**Data listing**
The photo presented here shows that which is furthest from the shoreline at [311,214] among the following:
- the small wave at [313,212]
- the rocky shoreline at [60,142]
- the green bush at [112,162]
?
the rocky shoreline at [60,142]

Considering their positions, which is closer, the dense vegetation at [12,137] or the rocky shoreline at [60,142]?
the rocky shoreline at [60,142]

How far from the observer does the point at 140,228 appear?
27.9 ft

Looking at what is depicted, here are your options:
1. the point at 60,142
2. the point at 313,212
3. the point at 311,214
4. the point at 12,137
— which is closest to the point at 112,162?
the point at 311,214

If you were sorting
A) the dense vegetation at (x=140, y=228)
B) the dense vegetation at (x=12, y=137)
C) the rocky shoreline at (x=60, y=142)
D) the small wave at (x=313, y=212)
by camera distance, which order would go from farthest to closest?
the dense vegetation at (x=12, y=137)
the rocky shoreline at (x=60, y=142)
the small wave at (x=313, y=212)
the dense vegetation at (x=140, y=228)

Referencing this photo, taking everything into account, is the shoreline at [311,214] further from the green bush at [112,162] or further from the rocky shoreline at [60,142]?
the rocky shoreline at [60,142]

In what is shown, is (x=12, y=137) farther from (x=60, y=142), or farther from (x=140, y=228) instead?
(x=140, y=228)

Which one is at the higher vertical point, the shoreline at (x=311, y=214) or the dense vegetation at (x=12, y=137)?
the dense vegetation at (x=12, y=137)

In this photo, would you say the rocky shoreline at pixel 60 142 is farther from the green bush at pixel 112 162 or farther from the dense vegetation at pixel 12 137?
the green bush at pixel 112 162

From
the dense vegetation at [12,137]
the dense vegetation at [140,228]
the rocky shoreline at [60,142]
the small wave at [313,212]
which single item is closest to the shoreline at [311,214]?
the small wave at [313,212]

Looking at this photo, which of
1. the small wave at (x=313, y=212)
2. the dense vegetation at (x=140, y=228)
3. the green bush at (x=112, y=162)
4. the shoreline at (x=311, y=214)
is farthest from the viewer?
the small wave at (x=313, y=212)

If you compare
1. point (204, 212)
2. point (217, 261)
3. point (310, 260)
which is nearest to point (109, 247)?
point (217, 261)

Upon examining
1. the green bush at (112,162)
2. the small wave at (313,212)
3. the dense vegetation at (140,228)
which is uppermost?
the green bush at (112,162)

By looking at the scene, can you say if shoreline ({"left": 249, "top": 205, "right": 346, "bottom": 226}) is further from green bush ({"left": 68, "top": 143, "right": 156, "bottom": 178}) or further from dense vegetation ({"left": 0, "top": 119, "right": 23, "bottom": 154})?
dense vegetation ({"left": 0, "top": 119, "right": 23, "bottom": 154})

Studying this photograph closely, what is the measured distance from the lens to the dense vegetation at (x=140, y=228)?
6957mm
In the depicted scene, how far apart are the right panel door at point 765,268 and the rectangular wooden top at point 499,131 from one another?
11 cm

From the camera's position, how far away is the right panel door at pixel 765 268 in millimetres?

**The task**
Copy all of the material above word for word, with no changes.

**Reply**
The photo presented here shows that which is furthest from the shoreline at [311,214] among the following:
- the small wave at [313,212]
- the rocky shoreline at [60,142]
- the green bush at [112,162]
?
the rocky shoreline at [60,142]

Considering their positions, which is closer, the dense vegetation at [12,137] or the rocky shoreline at [60,142]?
the rocky shoreline at [60,142]

How far from the observer does the point at 140,228 appear?
27.9 ft

Looking at what is depicted, here are your options:
1. the point at 60,142
2. the point at 313,212
3. the point at 311,214
4. the point at 12,137
— which is closest to the point at 112,162?
the point at 311,214

If you were sorting
A) the dense vegetation at (x=140, y=228)
B) the dense vegetation at (x=12, y=137)
C) the rocky shoreline at (x=60, y=142)
D) the small wave at (x=313, y=212)
by camera distance, which order would go from farthest to closest?
the dense vegetation at (x=12, y=137)
the rocky shoreline at (x=60, y=142)
the small wave at (x=313, y=212)
the dense vegetation at (x=140, y=228)

Referencing this photo, taking everything into account, is the shoreline at [311,214] further from the green bush at [112,162] or further from the rocky shoreline at [60,142]?
the rocky shoreline at [60,142]

In what is shown, is (x=12, y=137) farther from (x=60, y=142), or farther from (x=140, y=228) instead?
(x=140, y=228)

Which one is at the higher vertical point, the shoreline at (x=311, y=214) or the dense vegetation at (x=12, y=137)?
the dense vegetation at (x=12, y=137)

In this photo, would you say the rocky shoreline at pixel 60 142 is farther from the green bush at pixel 112 162 or farther from the dense vegetation at pixel 12 137?
the green bush at pixel 112 162

From
the dense vegetation at [12,137]
the dense vegetation at [140,228]
the rocky shoreline at [60,142]
the small wave at [313,212]
which single item is closest to the shoreline at [311,214]?
the small wave at [313,212]

Looking at this photo, which of
1. the small wave at (x=313, y=212)
2. the dense vegetation at (x=140, y=228)
3. the green bush at (x=112, y=162)
4. the shoreline at (x=311, y=214)
is farthest from the viewer?
the small wave at (x=313, y=212)

If you compare
1. point (204, 212)
2. point (217, 261)
3. point (310, 260)
which is nearest to point (109, 247)?
point (217, 261)

Upon examining
1. the green bush at (112,162)
2. the small wave at (313,212)
3. the dense vegetation at (140,228)
which is uppermost?
the green bush at (112,162)

By looking at the scene, can you say if shoreline ({"left": 249, "top": 205, "right": 346, "bottom": 226}) is further from green bush ({"left": 68, "top": 143, "right": 156, "bottom": 178}) or further from dense vegetation ({"left": 0, "top": 119, "right": 23, "bottom": 154})?
dense vegetation ({"left": 0, "top": 119, "right": 23, "bottom": 154})

Studying this photograph closely, what is the measured distance from the lens to the dense vegetation at (x=140, y=228)?
6957mm
In the depicted scene, how far apart are the right panel door at point 765,268 and the rectangular wooden top at point 499,131 from one another?
11 cm

From the camera's position, how far away is the right panel door at pixel 765 268 in millimetres?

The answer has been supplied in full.